If you were in a mechanical, industrialized factory, these items would arrive complete and in good order. Industrial engineers would have clearly defined your work tasks and the specs for your work products. Data would be kept in clean and orderly inventories. Standard instructions and procedures would be documented and easy to find. Your work load would be sequenced and scheduled for completion within documented standards and reasonable timelines. But that’s not how it works in the knowledge work factory.
In practice, the workflow system is often circumvented. Urgent, garbled requests for your work products – a management report, for example – arrive unexpectedly via email, phone or text message. As you begin your task, there is no clean and orderly inventory of the data you need. You must manually gather much of the data for that requested management report.
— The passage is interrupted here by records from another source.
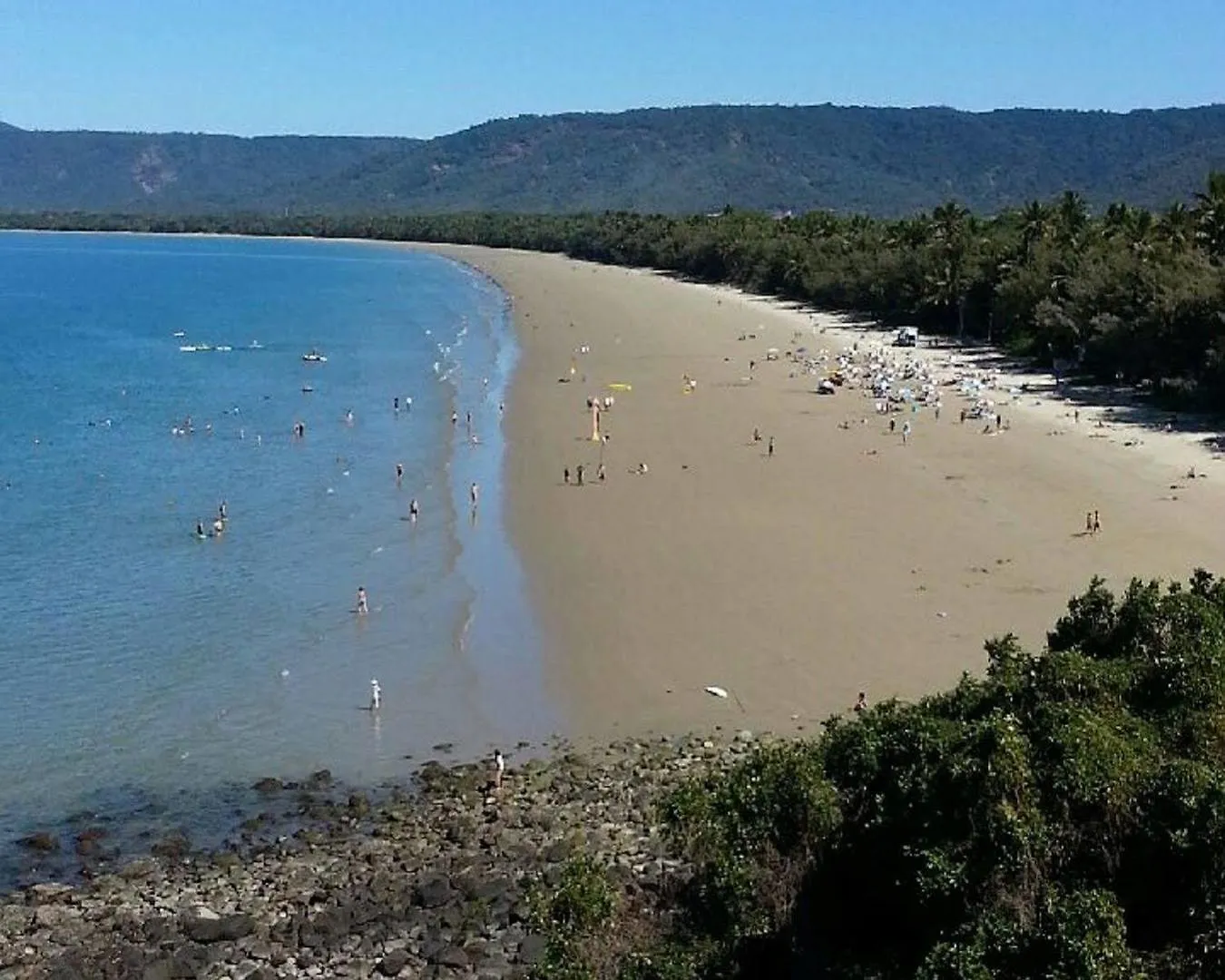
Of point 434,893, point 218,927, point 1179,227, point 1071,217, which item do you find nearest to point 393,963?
point 434,893

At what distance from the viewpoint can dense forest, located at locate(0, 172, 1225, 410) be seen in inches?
1726

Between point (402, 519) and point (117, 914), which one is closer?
point (117, 914)

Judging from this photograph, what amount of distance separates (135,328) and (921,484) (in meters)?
65.0

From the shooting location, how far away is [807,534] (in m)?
30.6


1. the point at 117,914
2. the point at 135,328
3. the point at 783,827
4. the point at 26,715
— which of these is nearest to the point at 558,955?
the point at 783,827

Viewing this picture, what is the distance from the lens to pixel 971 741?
10.2m

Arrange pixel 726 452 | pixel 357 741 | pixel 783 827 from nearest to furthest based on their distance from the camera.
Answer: pixel 783 827 < pixel 357 741 < pixel 726 452

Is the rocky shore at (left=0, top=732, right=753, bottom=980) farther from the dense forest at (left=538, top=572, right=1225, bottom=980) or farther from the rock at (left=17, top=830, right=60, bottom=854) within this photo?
the dense forest at (left=538, top=572, right=1225, bottom=980)

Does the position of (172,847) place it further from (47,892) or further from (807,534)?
(807,534)

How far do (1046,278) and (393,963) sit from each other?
165 feet

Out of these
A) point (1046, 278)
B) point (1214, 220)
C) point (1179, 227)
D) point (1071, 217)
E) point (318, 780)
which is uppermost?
point (1071, 217)

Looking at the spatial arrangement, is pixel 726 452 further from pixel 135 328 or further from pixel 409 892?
pixel 135 328

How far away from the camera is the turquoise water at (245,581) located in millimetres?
20141

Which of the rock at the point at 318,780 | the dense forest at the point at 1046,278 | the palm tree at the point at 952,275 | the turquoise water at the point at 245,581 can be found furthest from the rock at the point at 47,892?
the palm tree at the point at 952,275
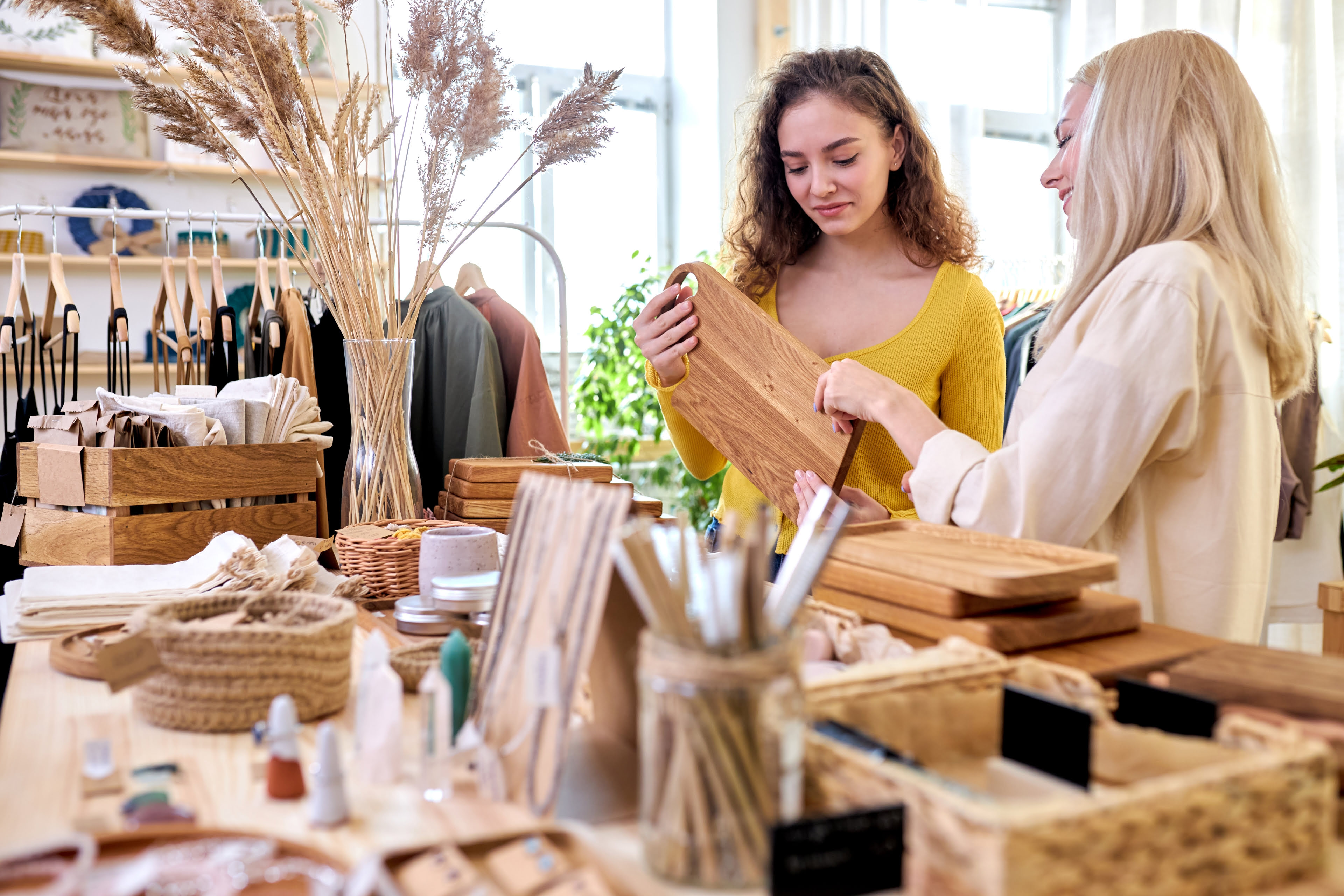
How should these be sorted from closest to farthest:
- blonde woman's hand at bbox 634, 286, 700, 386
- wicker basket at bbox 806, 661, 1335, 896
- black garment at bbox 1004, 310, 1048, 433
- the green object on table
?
wicker basket at bbox 806, 661, 1335, 896, the green object on table, blonde woman's hand at bbox 634, 286, 700, 386, black garment at bbox 1004, 310, 1048, 433

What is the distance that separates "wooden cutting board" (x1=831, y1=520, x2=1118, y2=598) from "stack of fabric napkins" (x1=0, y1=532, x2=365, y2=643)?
2.43ft

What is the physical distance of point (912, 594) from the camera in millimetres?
1002

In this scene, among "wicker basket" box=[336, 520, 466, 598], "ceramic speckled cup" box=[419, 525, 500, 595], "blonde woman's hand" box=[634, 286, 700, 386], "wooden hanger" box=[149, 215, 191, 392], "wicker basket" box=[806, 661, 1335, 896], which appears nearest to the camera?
"wicker basket" box=[806, 661, 1335, 896]

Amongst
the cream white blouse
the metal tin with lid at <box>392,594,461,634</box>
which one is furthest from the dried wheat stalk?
A: the cream white blouse

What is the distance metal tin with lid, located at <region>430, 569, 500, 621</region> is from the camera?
1211 mm

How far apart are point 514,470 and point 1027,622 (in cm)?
115

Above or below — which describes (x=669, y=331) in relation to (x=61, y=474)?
above

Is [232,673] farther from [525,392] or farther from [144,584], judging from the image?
[525,392]

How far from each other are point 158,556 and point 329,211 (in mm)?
614

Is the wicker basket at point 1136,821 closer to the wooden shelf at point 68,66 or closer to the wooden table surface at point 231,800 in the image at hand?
the wooden table surface at point 231,800

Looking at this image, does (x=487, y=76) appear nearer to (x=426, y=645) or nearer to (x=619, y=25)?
(x=426, y=645)

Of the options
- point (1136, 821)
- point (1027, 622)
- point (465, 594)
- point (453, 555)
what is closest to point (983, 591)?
point (1027, 622)

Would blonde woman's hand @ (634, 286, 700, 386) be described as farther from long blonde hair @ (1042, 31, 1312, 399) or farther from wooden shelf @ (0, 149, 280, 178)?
wooden shelf @ (0, 149, 280, 178)

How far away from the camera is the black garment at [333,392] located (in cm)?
263
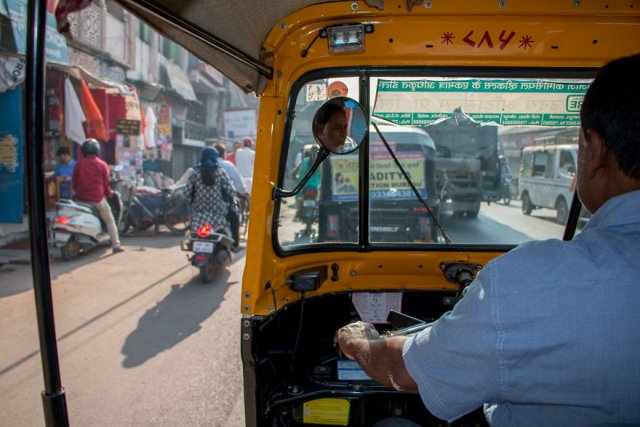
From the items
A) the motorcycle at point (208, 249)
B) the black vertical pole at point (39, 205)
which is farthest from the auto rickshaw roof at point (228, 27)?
the motorcycle at point (208, 249)

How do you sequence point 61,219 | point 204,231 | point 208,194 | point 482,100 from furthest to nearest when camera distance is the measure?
point 61,219
point 208,194
point 204,231
point 482,100

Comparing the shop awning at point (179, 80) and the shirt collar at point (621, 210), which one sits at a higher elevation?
the shop awning at point (179, 80)

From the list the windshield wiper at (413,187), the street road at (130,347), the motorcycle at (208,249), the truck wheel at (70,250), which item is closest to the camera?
the windshield wiper at (413,187)

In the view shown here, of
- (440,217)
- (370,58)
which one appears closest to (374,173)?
(440,217)

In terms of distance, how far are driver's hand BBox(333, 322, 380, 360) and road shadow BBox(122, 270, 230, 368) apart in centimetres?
288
The data will not be compatible or complete. Manual cleaning and reconciliation is needed to make the data usable. This practice is so widespread it has acquired the name “data wrangling.”
Next, there are no standard specs for the design of the management report. There are no rules for naming it when it is complete. You consult your coworkers for unwritten “tribal knowledge” and design the report as best you can. You create your own, informal naming system. There is no master inventory for finished reports, so you squirrel it away where you, and only you, are likely to find it.
Across the Fortune 500, over 9 million knowledge workers – 35 percent of total employees – are having similar workdays in marketing, customer service, finance, sales, product management and even IT. Forty percent of their time is lost to the lack of industrialization. We see this in company after company.
Stop outsourcing industrialization and start digitizing
When business executives and their IT teams struggle unsuccessfully to find digitization opportunities, they are effectively outsourcing this job to digital startups. Compared to startups, however, existing businesses hold all the advantages, both strategic and operational. They possess the lion’s share of opportunities and resources needed to win. Overcoming existing organizational misperceptions represents their greatest challenge.
First, they have many more opportunities to try, fail and eventually become experts. A typical startup usually has only one chance. It must succeed or die. Among just the Fortune 500, however, the equivalent of three million employees’ worth of virtuous waste is ready to be digitized out of knowledge work factories. Each company has enough opportunity to establish a permanent “knowledge work industrialization factory.” This is not much different or any more difficult than establishing an industrial engineering group dedicated to knowledge work. Their goal would be to make mundane knowledge work tasks as simple as digitally ordering coffee.
Second, existing businesses already have the resources that the startups need and crave: data, technology, experienced workers, customers and investment capital. From a knowledge work industrialization perspective, however, most of this is an undisciplined mess. Data standards are lax, effectively creating internal, unintended “data lakes.” Capabilities to collaboratively design knowledge work for “digital machinability” pale in comparison to those of even the most basic manufacturing operation.
Suggest that executives invest to industrialize a knowledge work factory to eliminate virtuous waste and fend off digital startups. They scoff. This is “knowledge work.” It’s not manual labor. All the while, startups are cherry picking their most valuable opportunities for digitization.